Using a nontraditional approach to training a deep-learning algorithm yielded higher specificity for classifying lesions found on breast MRI in a study published online June 6 in Academic Radiology.
Researchers from Columbia University Medical Center used weak supervision -- a method of training deep-learning models based on labels of image slices instead of manual pixel-by-pixel annotations -- to train a breast MRI lesion classification algorithm. In testing, the model yielded high specificity and an area under the curve (AUC) of 0.92.
"This approach may have implications on both workflow by making it more efficient to generate large datasets as well as potential use for breast MRI interpretation with high specificity," wrote the authors, led by Michael Liu.
Large, well-annotated datasets are typically needed in order to adequately train neural networks. However, using training images that are labeled at the slice level avoids the tedious pixel-by-pixel annotation of a region of interest (ROI) traditionally required to assemble a sufficiently sized dataset, according to the researchers.
"In addition to improving workflow, this approach has the added benefit of teaching the network imaging features of normal anatomy and benign enhancement patterns of the breast," the authors wrote.

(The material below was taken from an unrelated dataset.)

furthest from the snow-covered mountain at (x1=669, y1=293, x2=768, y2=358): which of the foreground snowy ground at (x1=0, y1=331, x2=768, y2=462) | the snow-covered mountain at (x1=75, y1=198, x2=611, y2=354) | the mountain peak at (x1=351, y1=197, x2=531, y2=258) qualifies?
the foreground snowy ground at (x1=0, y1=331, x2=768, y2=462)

In their study, Liu and colleagues sought to determine if a weakly supervised approach could enable the algorithm to learn from the whole image, instead of just from a delineated ROI within the image. They also wanted to assess the feasibility of this method for improving the specificity of breast MRI, which is known for having high sensitivity but also a high false-positive rate.
The researchers assembled a dataset of 438 breast MRI studies, including 307 from their institution as well as 131 cases from nine different U.S. institutions downloaded from the Investigation of Serial Studies to Predict Your Therapeutic Response with Imaging and Molecular Analysis (I-SPY TRIAL) database.
They then combined 278,685 image slices from these studies into 92,895 three-channel images. Of these, 79,871 (85%) were used for training and validation of their convolutional neural network (CNN). The remaining 13,024 images (15%) formed a testing dataset and included 11,498 benign images and 1,531 malignant images.
The algorithm yielded the following performance on the test set.
Performance of breast MRI deep-learning algorithm | |
AUC | 0.92 |
Sensitivity | 74% |
Specificity | 95.3% |
Accuracy | 94.2% |
"It is feasible to use a weakly supervised based CNN to assess breast MRI images with a high specificity," the authors concluded.
The weakly supervised training method provides a number of benefits, including facilitating compilation of larger datasets by obviating the need for manual pixel-level annotation, according to the researchers. In addition, the technique can decrease the subjective bias that can occur when human readers manually identify the boundaries of a ROI, they said.
"Thirdly, instead of just evaluating the ROI which often contains the breast tumor or a discrete benign lesion, the whole slice of the MRI images is evaluated by the network," Liu et al wrote. "This approach mimics a real-life clinical practice, incorporating an analysis of a full range of benign findings such as [background parenchymal enhancement] that the network can learn as benign enhancements."